BMC Health Services Research 1/2017

Health system preparedness for integration of mental health services in rural Liberia

Zeitschrift:
BMC Health Services Research > Ausgabe 1/2017
Autoren:
Wilfred S. Gwaikolo, Brandon A. Kohrt, Janice L. Cooper

Abstract

Background

There are increasing efforts and attention focused on the delivery of mental health services in primary care in low resource settings (e.g., mental health Gap Action Programme, mhGAP). However, less attention is devoted to systematic approaches that identify and address barriers to the development and uptake of mental health services within primary care in low-resource settings. Our objective was to prepare for optimal uptake by identifying barriers in rural Liberia.
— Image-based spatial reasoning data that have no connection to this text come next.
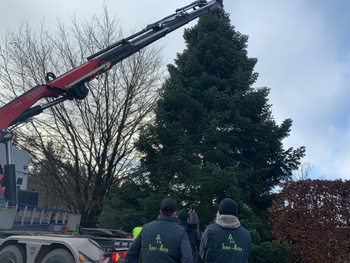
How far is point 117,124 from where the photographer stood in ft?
51.7

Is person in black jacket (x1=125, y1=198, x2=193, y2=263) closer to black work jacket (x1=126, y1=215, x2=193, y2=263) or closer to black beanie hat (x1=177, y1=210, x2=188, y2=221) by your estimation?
black work jacket (x1=126, y1=215, x2=193, y2=263)

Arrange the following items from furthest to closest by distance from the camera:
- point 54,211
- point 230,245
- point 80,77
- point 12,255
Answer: point 80,77, point 54,211, point 12,255, point 230,245

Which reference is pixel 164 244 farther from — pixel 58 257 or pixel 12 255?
pixel 12 255

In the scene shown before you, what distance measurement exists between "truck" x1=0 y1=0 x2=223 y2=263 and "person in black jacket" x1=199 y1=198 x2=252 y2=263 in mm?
3069

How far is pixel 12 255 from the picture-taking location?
22.7 feet

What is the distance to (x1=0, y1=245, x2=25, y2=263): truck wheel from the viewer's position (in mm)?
6855

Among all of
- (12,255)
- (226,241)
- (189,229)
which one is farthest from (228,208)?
(12,255)

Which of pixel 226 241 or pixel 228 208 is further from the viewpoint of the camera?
pixel 228 208

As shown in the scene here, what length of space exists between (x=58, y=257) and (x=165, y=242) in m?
3.31

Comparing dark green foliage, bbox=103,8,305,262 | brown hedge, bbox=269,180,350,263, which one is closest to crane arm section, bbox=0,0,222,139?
dark green foliage, bbox=103,8,305,262

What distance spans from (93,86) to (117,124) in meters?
1.89

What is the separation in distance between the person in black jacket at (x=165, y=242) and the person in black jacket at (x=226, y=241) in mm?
205

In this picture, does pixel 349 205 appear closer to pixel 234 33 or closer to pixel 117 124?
pixel 234 33

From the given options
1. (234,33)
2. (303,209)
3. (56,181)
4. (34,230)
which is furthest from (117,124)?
(303,209)
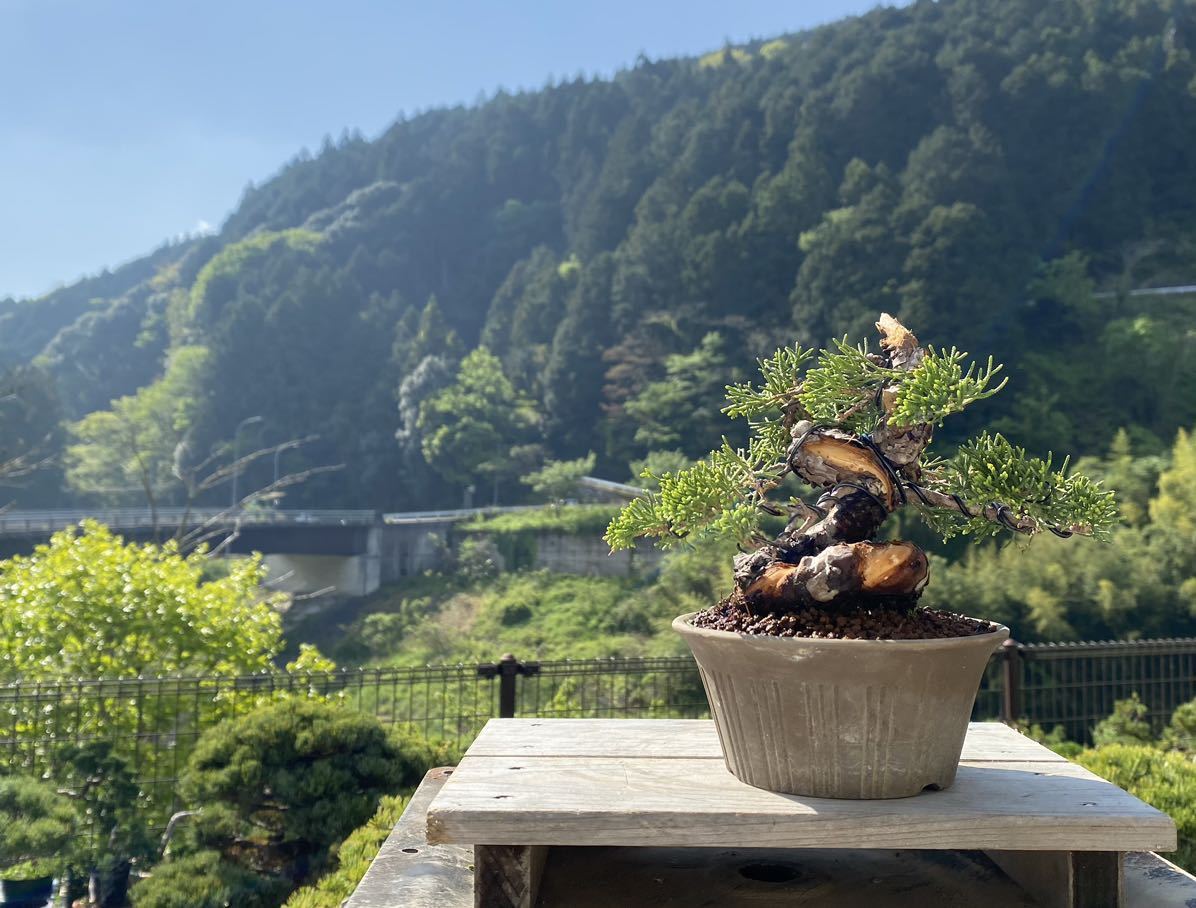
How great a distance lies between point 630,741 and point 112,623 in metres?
6.04

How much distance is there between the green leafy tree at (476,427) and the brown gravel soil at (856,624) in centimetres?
3824

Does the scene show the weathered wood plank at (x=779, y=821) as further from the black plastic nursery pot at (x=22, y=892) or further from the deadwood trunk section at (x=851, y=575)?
the black plastic nursery pot at (x=22, y=892)

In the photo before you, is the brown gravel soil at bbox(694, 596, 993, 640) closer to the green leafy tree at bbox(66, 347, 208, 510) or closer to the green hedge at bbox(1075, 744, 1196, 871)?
the green hedge at bbox(1075, 744, 1196, 871)

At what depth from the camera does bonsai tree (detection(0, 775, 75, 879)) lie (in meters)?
3.55

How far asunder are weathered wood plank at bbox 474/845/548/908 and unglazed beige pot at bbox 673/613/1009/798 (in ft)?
1.54

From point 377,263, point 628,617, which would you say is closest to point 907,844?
point 628,617

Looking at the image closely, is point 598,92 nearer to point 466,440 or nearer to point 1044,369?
point 466,440

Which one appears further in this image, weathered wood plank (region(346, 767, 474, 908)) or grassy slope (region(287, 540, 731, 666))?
grassy slope (region(287, 540, 731, 666))

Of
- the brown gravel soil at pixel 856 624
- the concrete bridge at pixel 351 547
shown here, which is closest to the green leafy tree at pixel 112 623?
the brown gravel soil at pixel 856 624

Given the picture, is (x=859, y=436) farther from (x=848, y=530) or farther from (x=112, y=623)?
(x=112, y=623)

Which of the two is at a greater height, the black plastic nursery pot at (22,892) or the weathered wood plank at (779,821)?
the weathered wood plank at (779,821)

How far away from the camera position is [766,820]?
4.88ft

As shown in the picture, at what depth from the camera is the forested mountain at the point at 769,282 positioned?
3073 cm

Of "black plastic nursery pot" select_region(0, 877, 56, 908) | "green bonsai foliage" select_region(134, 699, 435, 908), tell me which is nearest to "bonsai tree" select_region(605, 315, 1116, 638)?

The country’s need for mental health services is compounded by a 14-year history of political violence and the largest Ebola virus disease outbreak in history. Both events have immediate and lasting mental health effects.

Methods

A mixed-methods approach was employed, consisting of qualitative interviews with 22 key informants and six focus group discussions. Additional qualitative data as well as quantitative data were collected through semi-structured assessments of 19 rural primary care health facilities. Data were collected from March 2013 to March 2014.

Results

Potential barriers to development and uptake of mental health services included lack of mental health knowledge among primary health care staff; high workload for primary health care workers precluding addition of mental health responsibilities; lack of mental health drugs; poor physical infrastructure of health facilities including lack of space for confidential consultation; poor communication support including lack of electricity and mobile phone networks that prevent referrals and phone consultation with supervisors; absence of transportation for patients to facilitate referrals; negative attitudes and stigma towards people with severe mental disorders and their family members; and stigma against mental health workers.

Conclusions

To develop and facilitate effective primary care mental health services in a post-conflict, low resource setting will require (1) addressing the knowledge and clinical skills gap in the primary care workforce; (2) improving physical infrastructure of health facilities at care delivery points; and (3) implementing concurrent interventions designed to improve attitudes towards people with mental illness, their family members and mental health care providers.